In this case, the alert console is showing a burst of repeating situations that form a recognizable pattern: CPU saturation, followed by alert of long query time (in real terms, the long query is causing the CPU load, not the other way round, but the alert trigger on CPU is much more sensitive so it shows up first.) In our comprehensive monitor, CPU load can typically be associated with a wide range of causes, but most of these will also trigger independent AimBetter alerts on their own.  Some examples are:

• Operating System issues (network load, CPU load, etc.)
• SQL efficiency issues (low Page Life Expectancy, low buffer cache hit ratio, high level of paging, etc.)

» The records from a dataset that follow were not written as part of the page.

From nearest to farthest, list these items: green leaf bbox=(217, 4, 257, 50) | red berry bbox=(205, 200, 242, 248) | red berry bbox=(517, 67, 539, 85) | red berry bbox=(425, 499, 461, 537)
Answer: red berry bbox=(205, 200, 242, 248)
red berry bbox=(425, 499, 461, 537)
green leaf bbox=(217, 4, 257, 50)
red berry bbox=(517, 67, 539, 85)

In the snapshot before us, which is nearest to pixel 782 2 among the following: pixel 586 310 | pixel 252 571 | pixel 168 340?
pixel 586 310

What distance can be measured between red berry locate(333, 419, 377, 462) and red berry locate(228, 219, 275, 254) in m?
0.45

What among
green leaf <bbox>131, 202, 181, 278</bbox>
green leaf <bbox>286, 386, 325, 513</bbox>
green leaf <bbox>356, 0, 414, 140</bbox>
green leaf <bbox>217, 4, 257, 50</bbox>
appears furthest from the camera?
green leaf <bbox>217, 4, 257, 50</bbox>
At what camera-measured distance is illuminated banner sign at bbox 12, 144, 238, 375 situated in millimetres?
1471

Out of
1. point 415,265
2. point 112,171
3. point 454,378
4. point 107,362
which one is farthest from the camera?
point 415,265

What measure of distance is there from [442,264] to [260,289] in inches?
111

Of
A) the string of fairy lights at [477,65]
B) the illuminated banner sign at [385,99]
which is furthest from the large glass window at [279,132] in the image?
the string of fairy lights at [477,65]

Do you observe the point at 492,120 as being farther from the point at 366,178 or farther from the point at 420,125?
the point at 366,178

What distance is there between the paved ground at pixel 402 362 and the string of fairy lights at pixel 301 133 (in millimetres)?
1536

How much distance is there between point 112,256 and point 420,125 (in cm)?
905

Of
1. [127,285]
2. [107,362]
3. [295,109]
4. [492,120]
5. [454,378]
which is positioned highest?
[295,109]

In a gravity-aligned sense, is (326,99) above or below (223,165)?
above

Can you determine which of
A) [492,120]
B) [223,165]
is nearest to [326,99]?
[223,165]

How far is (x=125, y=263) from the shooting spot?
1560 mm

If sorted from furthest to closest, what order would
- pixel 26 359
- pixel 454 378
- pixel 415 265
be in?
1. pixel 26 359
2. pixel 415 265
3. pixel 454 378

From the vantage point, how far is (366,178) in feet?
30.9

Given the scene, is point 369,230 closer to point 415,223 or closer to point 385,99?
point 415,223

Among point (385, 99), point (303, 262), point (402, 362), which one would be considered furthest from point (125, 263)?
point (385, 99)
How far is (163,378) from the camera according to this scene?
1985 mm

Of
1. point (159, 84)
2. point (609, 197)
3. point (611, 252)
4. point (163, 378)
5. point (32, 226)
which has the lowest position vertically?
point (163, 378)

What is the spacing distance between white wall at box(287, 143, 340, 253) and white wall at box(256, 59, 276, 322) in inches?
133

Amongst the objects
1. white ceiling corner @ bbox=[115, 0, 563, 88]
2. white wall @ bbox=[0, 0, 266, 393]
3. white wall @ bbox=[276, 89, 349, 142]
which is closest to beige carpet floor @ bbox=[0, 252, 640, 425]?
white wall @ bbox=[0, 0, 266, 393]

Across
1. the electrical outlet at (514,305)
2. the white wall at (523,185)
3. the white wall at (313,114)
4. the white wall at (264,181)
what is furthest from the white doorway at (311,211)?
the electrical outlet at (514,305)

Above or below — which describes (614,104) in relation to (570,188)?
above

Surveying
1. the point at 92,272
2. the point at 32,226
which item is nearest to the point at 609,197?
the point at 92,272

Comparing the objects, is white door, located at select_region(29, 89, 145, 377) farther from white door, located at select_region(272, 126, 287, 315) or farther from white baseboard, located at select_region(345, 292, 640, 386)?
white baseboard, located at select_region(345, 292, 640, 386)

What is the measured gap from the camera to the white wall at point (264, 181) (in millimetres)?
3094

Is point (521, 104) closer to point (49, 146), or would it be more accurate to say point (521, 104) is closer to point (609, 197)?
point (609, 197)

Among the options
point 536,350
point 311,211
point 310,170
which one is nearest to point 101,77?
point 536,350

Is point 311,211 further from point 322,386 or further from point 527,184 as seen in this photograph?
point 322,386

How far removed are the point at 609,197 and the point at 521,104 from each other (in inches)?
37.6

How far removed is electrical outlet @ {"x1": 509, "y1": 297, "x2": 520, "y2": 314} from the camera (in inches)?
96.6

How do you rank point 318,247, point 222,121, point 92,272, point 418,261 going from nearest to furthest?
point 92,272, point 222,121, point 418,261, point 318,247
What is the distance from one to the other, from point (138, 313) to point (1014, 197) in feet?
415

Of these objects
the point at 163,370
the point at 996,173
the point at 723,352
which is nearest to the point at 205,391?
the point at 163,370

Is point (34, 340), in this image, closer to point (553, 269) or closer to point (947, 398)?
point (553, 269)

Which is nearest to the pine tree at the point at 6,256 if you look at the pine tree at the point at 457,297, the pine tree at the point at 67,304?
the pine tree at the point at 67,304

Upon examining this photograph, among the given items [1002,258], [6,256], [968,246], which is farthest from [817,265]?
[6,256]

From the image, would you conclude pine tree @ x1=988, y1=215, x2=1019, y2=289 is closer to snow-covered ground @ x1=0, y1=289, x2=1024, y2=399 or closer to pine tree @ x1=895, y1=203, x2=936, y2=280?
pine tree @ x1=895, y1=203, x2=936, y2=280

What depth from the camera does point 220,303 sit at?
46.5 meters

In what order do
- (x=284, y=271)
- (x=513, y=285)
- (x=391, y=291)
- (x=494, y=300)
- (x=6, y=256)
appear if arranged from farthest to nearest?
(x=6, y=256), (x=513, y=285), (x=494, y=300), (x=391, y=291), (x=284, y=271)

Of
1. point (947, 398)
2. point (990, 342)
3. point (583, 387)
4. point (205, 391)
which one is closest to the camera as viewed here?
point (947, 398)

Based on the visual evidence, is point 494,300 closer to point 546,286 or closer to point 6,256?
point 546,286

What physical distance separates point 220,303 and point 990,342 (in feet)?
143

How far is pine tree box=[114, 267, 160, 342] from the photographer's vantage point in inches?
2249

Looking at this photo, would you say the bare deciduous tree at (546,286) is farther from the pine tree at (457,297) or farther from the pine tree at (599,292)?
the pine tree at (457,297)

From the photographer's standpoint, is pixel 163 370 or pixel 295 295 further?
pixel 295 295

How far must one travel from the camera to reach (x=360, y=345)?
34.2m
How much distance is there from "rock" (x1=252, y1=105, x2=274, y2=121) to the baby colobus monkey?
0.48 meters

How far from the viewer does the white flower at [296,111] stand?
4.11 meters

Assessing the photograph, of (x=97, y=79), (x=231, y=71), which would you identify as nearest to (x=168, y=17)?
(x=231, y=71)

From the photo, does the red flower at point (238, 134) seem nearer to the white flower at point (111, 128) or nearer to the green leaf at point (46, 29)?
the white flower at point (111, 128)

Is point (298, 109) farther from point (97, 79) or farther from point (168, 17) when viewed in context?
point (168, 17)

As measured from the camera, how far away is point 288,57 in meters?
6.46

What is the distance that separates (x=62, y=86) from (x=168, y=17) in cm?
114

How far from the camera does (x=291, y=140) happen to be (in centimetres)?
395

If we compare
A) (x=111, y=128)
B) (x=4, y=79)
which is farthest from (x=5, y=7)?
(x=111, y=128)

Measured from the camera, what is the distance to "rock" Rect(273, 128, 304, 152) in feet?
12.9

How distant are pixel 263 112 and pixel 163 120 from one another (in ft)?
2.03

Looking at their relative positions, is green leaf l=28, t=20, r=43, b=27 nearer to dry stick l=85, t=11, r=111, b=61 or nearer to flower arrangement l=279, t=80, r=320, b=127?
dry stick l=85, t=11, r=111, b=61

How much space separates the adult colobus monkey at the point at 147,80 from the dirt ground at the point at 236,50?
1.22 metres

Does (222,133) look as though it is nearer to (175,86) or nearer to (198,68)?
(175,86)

So the co-incidence of CPU load and long query time, and the lack of any other pointers to more general CPU issues lead directly to the conclusion that the first place to look is in the Query analysis function built-in to AimBetter monitor. Directly from the dashboard, we switched into Query Analysis, by jumping to the query screen. This view assembles summaries of the queries that were running in the actual time window we were looking at.

 

Here you can see that there’s an immediate point of interest here (circled in red). Unlike the other SELECT commands, one has created a massive volume of cache reads (12.5gb). So the next thing to do is to look at what that SELECT function is doing. It’s just one click away!

This case could have needed a deep investigation by your application design team to identify what, if anything, there could be in this snippet of code causing such a slow-down.  But this is where having access to the AimBetter Expert Support Team makes the difference.  The team’s wide experience in all matters relating to SQL, and our ability to think “out-of-the-box” when confronted by unusual patterns, in this case, lead us to a quick solution and brought this matter to a successful conclusion for our customer in a matter of hours.

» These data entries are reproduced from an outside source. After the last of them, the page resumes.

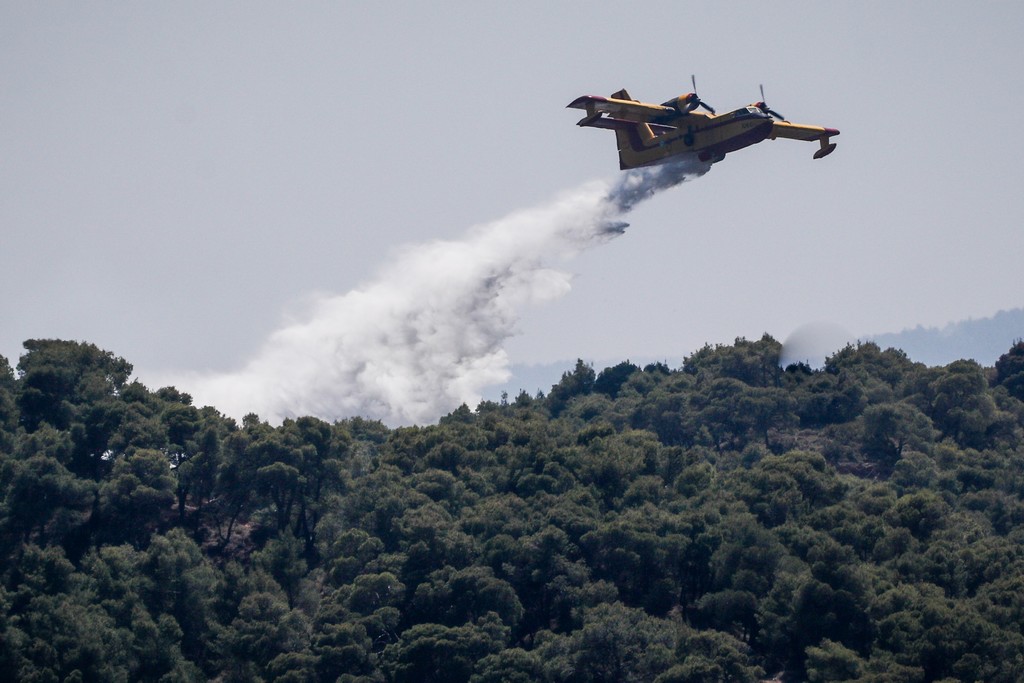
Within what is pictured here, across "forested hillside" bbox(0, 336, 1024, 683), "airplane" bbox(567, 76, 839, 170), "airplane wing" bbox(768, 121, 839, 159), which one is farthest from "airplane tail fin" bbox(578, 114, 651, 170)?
"forested hillside" bbox(0, 336, 1024, 683)

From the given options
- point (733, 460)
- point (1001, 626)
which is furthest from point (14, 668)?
point (733, 460)

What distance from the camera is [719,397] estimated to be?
115938 mm

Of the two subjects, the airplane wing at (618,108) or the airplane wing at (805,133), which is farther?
the airplane wing at (805,133)

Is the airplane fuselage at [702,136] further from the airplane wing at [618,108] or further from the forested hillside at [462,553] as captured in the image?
the forested hillside at [462,553]

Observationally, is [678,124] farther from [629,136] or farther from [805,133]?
[805,133]

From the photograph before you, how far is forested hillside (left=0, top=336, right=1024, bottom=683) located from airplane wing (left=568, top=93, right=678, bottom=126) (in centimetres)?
2133

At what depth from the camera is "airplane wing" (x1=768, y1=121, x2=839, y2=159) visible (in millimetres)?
76938

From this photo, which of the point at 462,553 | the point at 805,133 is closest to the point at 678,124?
the point at 805,133

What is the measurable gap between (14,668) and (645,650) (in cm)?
2919

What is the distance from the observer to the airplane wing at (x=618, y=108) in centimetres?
7181

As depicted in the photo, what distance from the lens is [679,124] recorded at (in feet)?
237

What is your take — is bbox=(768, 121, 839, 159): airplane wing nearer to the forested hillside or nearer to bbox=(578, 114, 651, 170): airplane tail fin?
bbox=(578, 114, 651, 170): airplane tail fin

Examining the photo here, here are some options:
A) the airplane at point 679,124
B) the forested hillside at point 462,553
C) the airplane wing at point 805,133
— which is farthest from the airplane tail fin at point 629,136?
the forested hillside at point 462,553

If you are interested in the technical details, see the exact steps to our solution in the next section.

This customer is using an advanced ERP solution that has been highly specialized for its customer base of over 8,000 companies across a wide range of industries in 40 countries.  We have worked closely with many of these customers to introduce our monitoring platform into their environments (for more information, see our recent article  here.)  As a result, our Expert Support Team has extensive knowledge of how it works and of our customers’ implementation of their software package.

From experience, we know that in cases where a JOIN between two tables is using a common key (in the code the common key highlighted on the snapshot is DOC), it is best practice to use the COALESCE clause in T-SQL (The COALESCE function in SQL returns the first non-NULL expression among its arguments.)  If the developer implementing the package misses that, it defaults to the CROSS JOIN mechanism.

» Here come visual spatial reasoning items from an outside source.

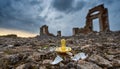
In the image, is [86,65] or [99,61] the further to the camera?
[99,61]

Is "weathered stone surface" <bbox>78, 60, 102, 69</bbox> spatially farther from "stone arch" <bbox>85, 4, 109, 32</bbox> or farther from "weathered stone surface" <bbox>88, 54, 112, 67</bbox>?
"stone arch" <bbox>85, 4, 109, 32</bbox>

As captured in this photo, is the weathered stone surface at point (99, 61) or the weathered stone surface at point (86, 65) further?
the weathered stone surface at point (99, 61)

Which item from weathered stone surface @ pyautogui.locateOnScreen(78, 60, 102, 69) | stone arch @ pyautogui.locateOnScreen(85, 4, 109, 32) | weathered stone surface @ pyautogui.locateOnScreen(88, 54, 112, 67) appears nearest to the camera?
weathered stone surface @ pyautogui.locateOnScreen(78, 60, 102, 69)

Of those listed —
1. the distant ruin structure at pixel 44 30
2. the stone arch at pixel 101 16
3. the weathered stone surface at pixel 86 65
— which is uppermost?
the stone arch at pixel 101 16

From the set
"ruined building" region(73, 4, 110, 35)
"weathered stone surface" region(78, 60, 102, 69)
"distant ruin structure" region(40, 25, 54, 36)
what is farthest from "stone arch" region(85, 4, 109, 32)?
"weathered stone surface" region(78, 60, 102, 69)

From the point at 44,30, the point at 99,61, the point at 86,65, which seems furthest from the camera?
the point at 44,30

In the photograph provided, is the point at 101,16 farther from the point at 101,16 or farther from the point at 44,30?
the point at 44,30

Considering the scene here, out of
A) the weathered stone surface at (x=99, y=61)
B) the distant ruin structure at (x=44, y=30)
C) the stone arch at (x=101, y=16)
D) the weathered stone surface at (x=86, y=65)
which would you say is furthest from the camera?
the distant ruin structure at (x=44, y=30)

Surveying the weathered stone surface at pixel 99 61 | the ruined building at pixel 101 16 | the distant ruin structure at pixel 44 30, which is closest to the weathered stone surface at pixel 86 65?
the weathered stone surface at pixel 99 61

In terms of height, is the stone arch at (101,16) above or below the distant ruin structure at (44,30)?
above

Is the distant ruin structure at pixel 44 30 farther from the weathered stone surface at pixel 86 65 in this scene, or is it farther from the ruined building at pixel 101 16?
the weathered stone surface at pixel 86 65

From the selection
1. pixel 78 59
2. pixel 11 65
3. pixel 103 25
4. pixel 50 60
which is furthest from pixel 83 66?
pixel 103 25

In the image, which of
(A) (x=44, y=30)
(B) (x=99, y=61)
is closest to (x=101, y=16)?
(A) (x=44, y=30)

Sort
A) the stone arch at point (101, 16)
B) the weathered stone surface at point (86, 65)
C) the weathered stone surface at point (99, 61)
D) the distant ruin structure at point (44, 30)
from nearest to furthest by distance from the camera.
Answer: the weathered stone surface at point (86, 65) → the weathered stone surface at point (99, 61) → the stone arch at point (101, 16) → the distant ruin structure at point (44, 30)
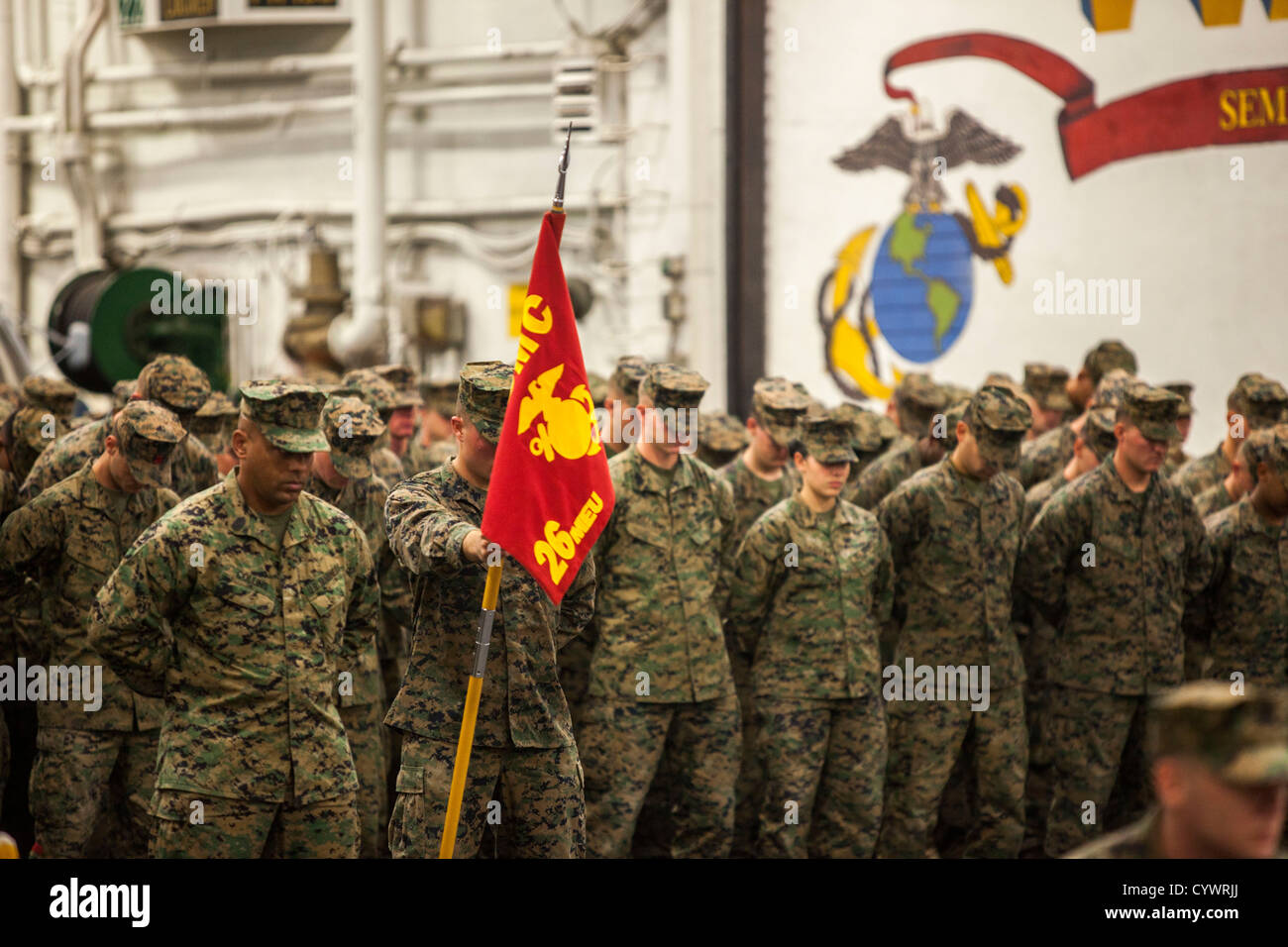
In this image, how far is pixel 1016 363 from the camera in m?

Inside Microsoft SQL Server engine, a table JOIN command can produce unexpected results in instances that use CROSS JOIN conditions in a SELECT query. (See Microsoft’s technical paper  here.) The implications of what could happen in the case of a CROSS JOIN are summarized by saying that a cross join produces a result set that is the number of rows in the first table multiplied by the number of rows in the second table.

To take a simple example, if your query is joining table A which has 25 rows with table B which has 20 rows, the result set has 500 rows.  However, if the two tables are extremely unbalanced, the result set may be highly volatile.  Take a moment to look at the following theoretical scenarios:


From this example, in the most extreme case, a CROSS JOIN to a table that has grown only modestly (by 10 rows) will produce a result set that has suddenly grown by 10 million rows!  The impact of this scenario exactly matches what our customer experienced, and shows up in the metrics we saw on our console.

The solution was relatively simple – to change the appropriate section of code inside the application, to explicitly define any join statement so as to avoid the possibility of a cross join query. The unique aspect of our solution was knowing where to start looking for the cause, and not having to expend time, energy and resources checking up on areas that were not directly contributing to this specific behavior.